TEXTO FORNECIDO:
- Esta reflexão decorre das palavras de Pauleta de 4ª f. e já foi enquadrada no post anterior, daí a interligação entre ambas. Mas o tom seminal das suas palavras merece novo desenvolvimento. Desta feita, tentarei fazer com que o Futebol sirva para algo mais, i.é, para equacionar problemas mais vastos: os chamados meta-problemas que hoje se colocam à organização das sociedades contemporâneas.
- Se a política, de per si, já não basta para mostrar que temos um projecto comum, uma afinidade, uma obrigação relativamente aos nossos concidaddãos - então teremos de recorrer aqui ao conceito de Benedict Anderson - de Comunidade Política Imaginada - que existe apenas nas mentes daqueles que se vêem como cidadãos da mesma nação. Embora os cidadãos não cheguem a conhecer a maior parte dos outros elementos da Nação, mas pensam em si próprios como seres que partilham uma fidelidade, uma bandeira, um desafio comum, um valor partilhado, uma instituição: pode ser a Constituição (que hoje já não diz nada a ninguém, nem aos deputados que a votam nas costas do povo e tendo o Algarve e o Brasil como pano de fundo), as regras do jogo democrático, os princípios de tolerância religiosa, o laicismo da sociedade com a separação do Estado da igreja, o reconhecimento da lex, etc, etc..

LISTAGEM FORNECIDA:

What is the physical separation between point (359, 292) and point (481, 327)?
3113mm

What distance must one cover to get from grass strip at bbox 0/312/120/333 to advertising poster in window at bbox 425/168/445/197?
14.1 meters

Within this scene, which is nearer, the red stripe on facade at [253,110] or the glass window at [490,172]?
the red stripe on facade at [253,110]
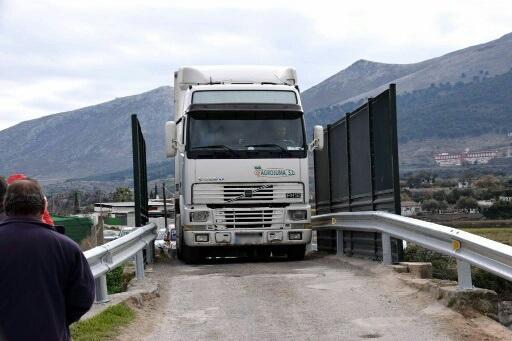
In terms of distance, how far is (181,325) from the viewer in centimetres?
853

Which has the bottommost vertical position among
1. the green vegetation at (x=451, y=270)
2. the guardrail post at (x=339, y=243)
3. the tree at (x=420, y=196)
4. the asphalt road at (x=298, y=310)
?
the green vegetation at (x=451, y=270)

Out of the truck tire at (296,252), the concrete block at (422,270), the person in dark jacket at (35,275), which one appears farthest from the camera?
the truck tire at (296,252)

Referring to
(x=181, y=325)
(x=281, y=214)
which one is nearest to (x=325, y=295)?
(x=181, y=325)

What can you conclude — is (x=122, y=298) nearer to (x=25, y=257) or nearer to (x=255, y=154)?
(x=25, y=257)

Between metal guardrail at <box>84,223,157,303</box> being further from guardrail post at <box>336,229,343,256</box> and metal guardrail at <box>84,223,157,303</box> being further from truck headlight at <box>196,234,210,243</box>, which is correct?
guardrail post at <box>336,229,343,256</box>

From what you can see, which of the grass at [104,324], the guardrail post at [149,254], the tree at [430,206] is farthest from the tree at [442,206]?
the grass at [104,324]

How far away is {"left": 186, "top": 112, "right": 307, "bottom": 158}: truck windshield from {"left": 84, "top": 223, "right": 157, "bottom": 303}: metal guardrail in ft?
7.18

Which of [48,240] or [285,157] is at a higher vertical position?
[285,157]

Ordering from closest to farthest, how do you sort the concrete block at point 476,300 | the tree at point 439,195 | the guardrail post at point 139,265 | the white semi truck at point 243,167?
the concrete block at point 476,300 → the guardrail post at point 139,265 → the white semi truck at point 243,167 → the tree at point 439,195

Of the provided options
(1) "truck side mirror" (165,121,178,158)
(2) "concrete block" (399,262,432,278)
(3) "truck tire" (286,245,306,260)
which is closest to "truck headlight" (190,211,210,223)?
(1) "truck side mirror" (165,121,178,158)

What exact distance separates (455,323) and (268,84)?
31.1 feet

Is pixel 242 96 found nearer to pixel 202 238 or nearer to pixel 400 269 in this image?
pixel 202 238

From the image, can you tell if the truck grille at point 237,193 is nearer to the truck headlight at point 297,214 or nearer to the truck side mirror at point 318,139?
the truck headlight at point 297,214

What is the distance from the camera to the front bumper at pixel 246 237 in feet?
51.2
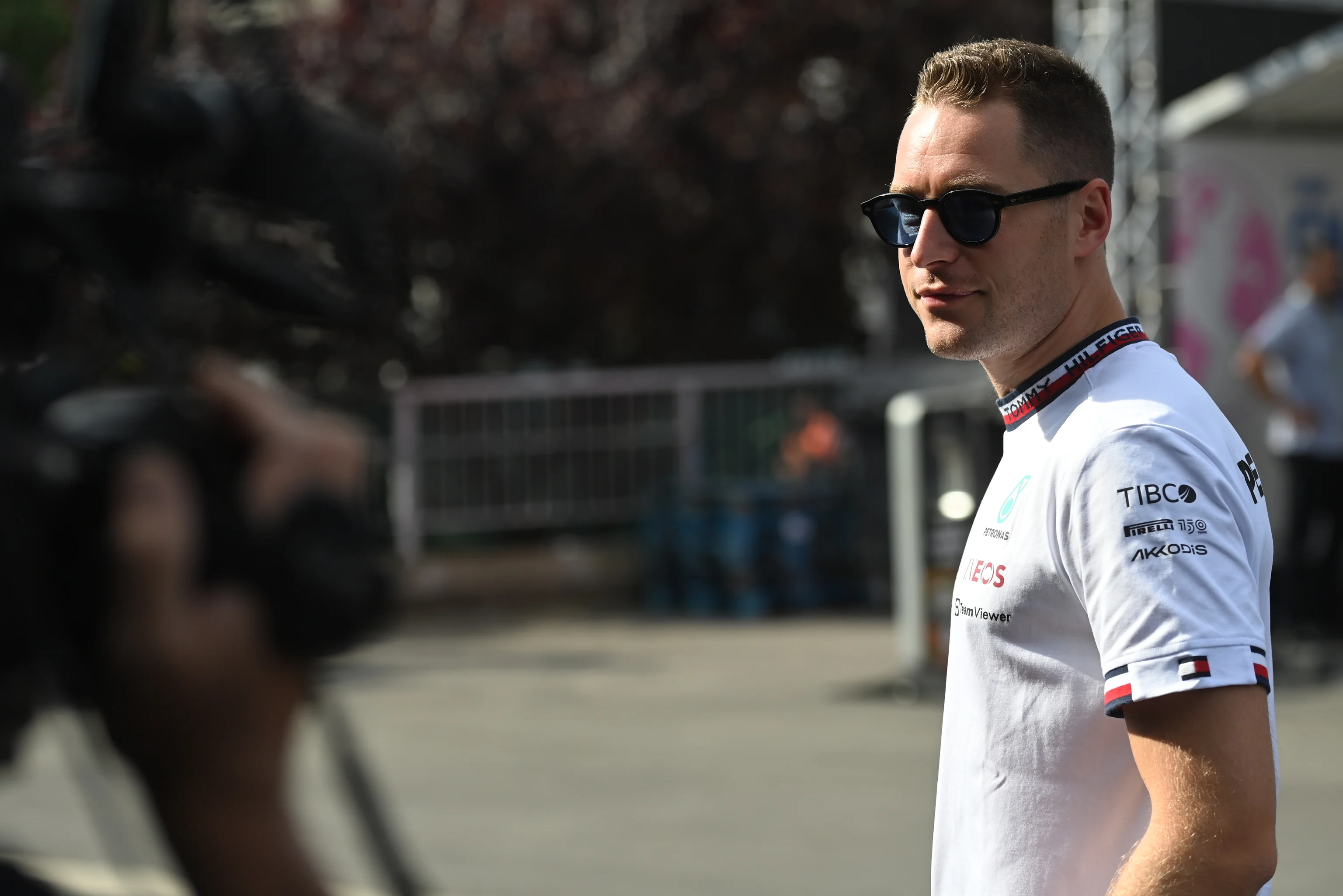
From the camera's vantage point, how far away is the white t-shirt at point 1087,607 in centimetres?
169

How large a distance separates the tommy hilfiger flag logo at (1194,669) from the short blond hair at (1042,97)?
540mm

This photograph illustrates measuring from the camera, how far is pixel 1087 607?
69.3 inches

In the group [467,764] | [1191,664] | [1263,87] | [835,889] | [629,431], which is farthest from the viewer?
[629,431]

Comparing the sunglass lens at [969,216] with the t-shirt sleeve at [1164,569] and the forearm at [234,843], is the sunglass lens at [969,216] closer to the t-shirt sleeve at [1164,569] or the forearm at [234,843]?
the t-shirt sleeve at [1164,569]

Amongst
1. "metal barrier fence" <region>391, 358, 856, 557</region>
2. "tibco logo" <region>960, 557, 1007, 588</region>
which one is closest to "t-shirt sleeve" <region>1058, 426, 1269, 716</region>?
"tibco logo" <region>960, 557, 1007, 588</region>

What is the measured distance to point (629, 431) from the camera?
48.7ft

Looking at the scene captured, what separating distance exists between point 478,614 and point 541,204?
12.2 ft

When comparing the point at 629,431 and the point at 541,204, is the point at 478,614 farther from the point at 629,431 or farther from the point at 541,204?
the point at 541,204

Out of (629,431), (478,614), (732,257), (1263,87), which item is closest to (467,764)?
(1263,87)

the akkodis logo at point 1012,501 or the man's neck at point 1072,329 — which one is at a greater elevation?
the man's neck at point 1072,329

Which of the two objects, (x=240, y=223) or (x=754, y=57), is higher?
(x=754, y=57)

TAREFAS PEDIDAS:
**A.** No texto sobre futebol e comunidade política, a quem é atribuído o conceito de Comunidade Política Imaginada?
**B.** Por favor, prolongue o texto sobre futebol e comunidade política a partir do ponto em que termina.

AS RESPOSTAS:
**A.** A Benedict Anderson.

**B.**
- Pauleta, sem querer, veio recolocar uma velha questão apreciada pelas ciências políticas. Bastou uma frase: Portugal nã tem medo de ninguém... Este orgulho, esta potência, esta compressão, este auto-domínio, aquela expressão disse mais pelo que ocultou do que pelo seu valor facial e descritivo. É claro que não é legítimo pedir ao Pauleta grandes teorias, datas, e outras tantas articulações da epistemologia, da história, da ciência política e da ciência nova que explicam factos velhos, mas a sua expressão colocou autoridade na sala de imprensa e deixou os jornalistas em sentido. Foi bonito ver o Pauleta naquele registo. Por isso lhe dedicamos mais esta reflexão.
- Vejamos agora algumas dessas consequências: as palavras de Pauleta tiveram o mérito de recuperar a noção de Comunidade Imaginada/CI que compensa a inexistência de uma comunidade real, visível, estabilizada e colectivamente feliz e pujante na qual era suposto existirem laços pessoais e obrigações mais concretas de reciprocidade. Esta noção de pertença ou de identidade espelha, por outro lado, como a concepção de nacionalismo (reportemo-nos agora à Selecção Nacional neste Mundial de 2006) se apoderou do mundo moderno, com os oportunismos ideológicos do costume.
- Quiça por ser uma necessidade mitigada: por um lado, por ser uma descrição da própria evolução histórica das sociedades; por outro lado, por recortar uma prescrição para o futuro imediato, algo que se deseja venha a realizar.
- Mas o tom e as declarações de Pauleta suscitam outra avaliação que importa reter. Revela uma descrição esclarecedora na medida em que mostra uma ideia moderna de que devemos, primeiro que tudo, uma lealdade à Comunidade nacional, ou seja, à Nação - que é indissociável à forma como nos vemos também a nós próprios - enquanto homens e cidadãos.
- Se Benedict Anderson estiver certo na sua apreciação relativamente ao conceito de CI, também Pauleta o estará. Assim, ambos estão certos porque defendem uma correspondência entre a noção de nação moderna com o conceito de Comunidade Imaginada, a tal que só existe virtualmente nas nossas mentes, mas que depois salta para o terreno onde se exercita o jogo.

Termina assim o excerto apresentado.